▶ **DATA FOR THIS EXERCISE**
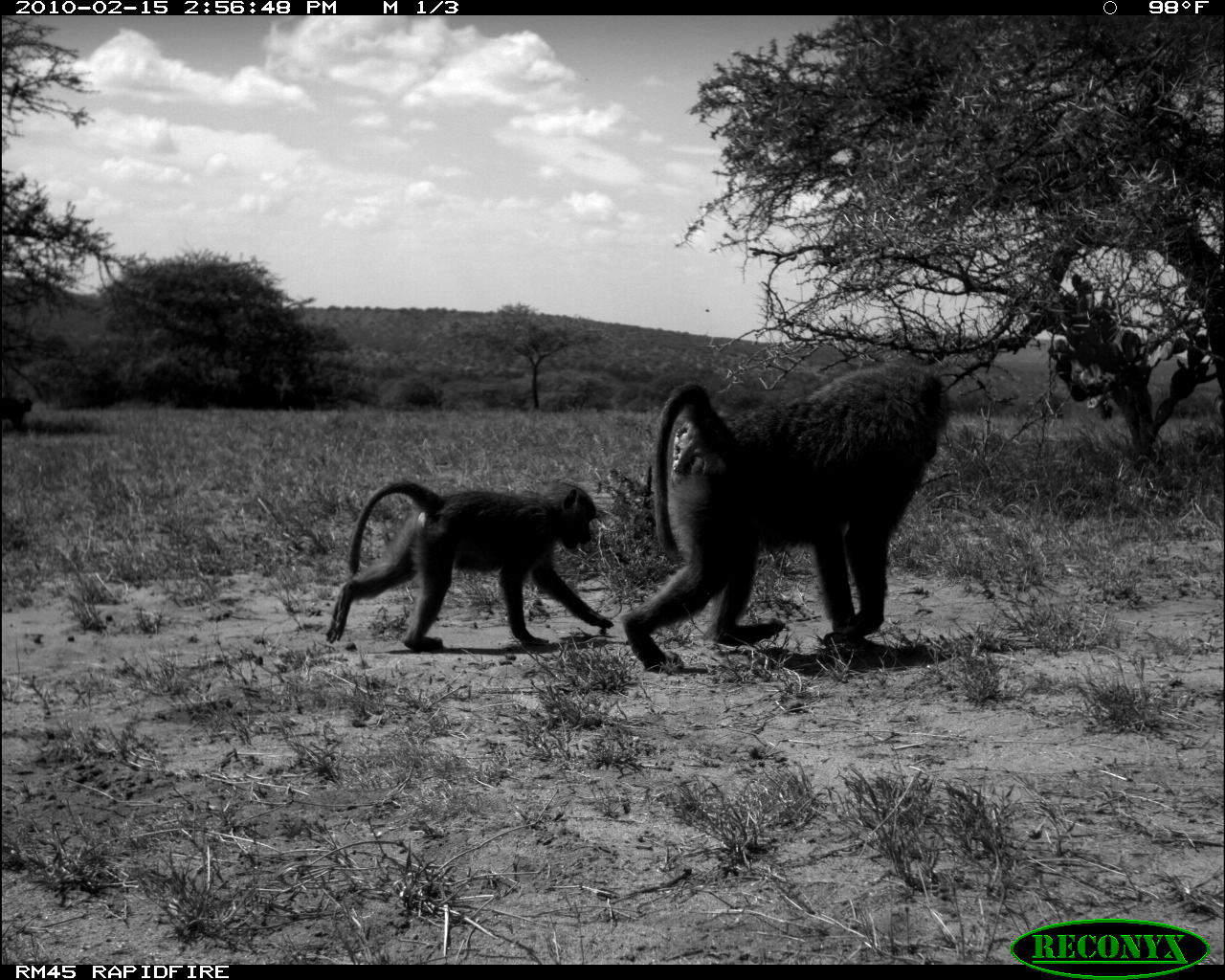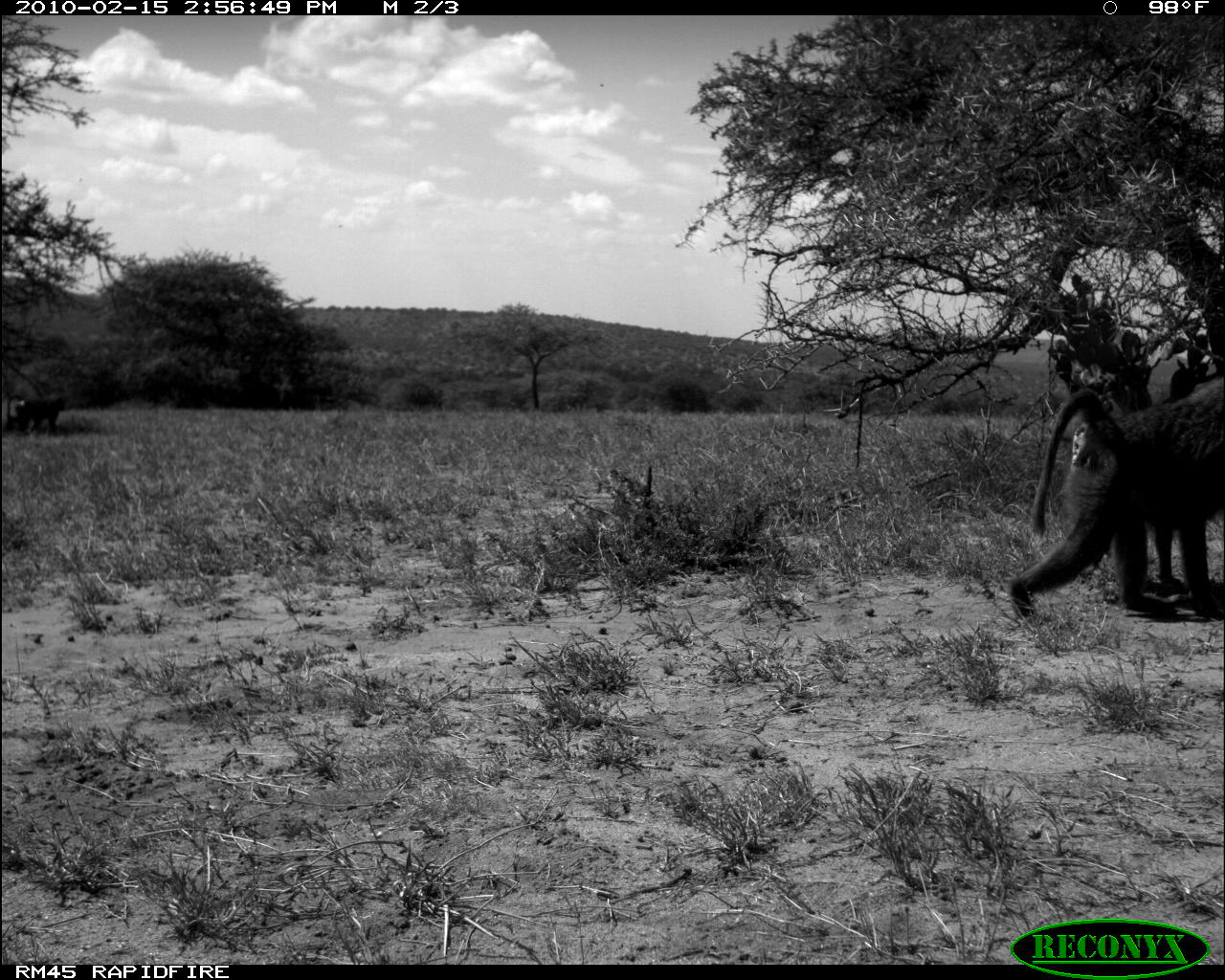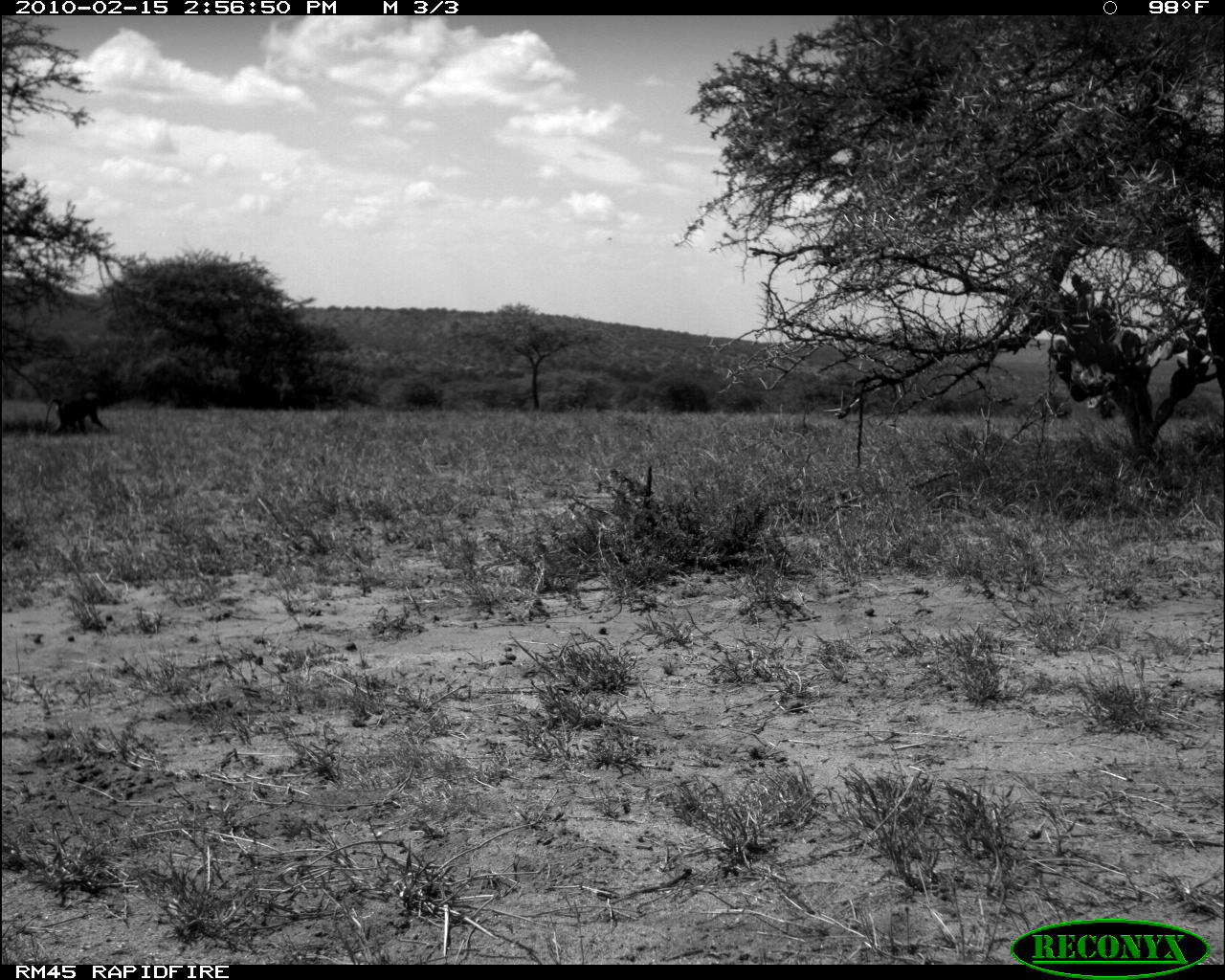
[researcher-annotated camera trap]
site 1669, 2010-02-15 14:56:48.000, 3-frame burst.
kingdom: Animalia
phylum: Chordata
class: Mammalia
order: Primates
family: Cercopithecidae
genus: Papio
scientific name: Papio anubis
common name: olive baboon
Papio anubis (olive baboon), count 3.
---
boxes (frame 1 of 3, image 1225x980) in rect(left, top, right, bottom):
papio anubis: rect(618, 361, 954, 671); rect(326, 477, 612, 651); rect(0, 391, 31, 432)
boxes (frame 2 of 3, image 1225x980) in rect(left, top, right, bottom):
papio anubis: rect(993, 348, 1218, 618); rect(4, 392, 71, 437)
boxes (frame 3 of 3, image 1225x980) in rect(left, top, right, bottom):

▶ **INSTRUCTIONS TO FOLLOW**
Without the pictures, repeat the listing exactly as it reads.

▶ **ANSWER TO THIS TASK**
[researcher-annotated camera trap]
site 1669, 2010-02-15 14:56:48.000, 3-frame burst.
kingdom: Animalia
phylum: Chordata
class: Mammalia
order: Primates
family: Cercopithecidae
genus: Papio
scientific name: Papio anubis
common name: olive baboon
Papio anubis (olive baboon), count 3.
---
boxes (frame 1 of 3, image 1225x980) in rect(left, top, right, bottom):
papio anubis: rect(618, 361, 954, 671); rect(326, 477, 612, 651); rect(0, 391, 31, 432)
boxes (frame 2 of 3, image 1225x980) in rect(left, top, right, bottom):
papio anubis: rect(993, 348, 1218, 618); rect(4, 392, 71, 437)
boxes (frame 3 of 3, image 1225x980) in rect(left, top, right, bottom):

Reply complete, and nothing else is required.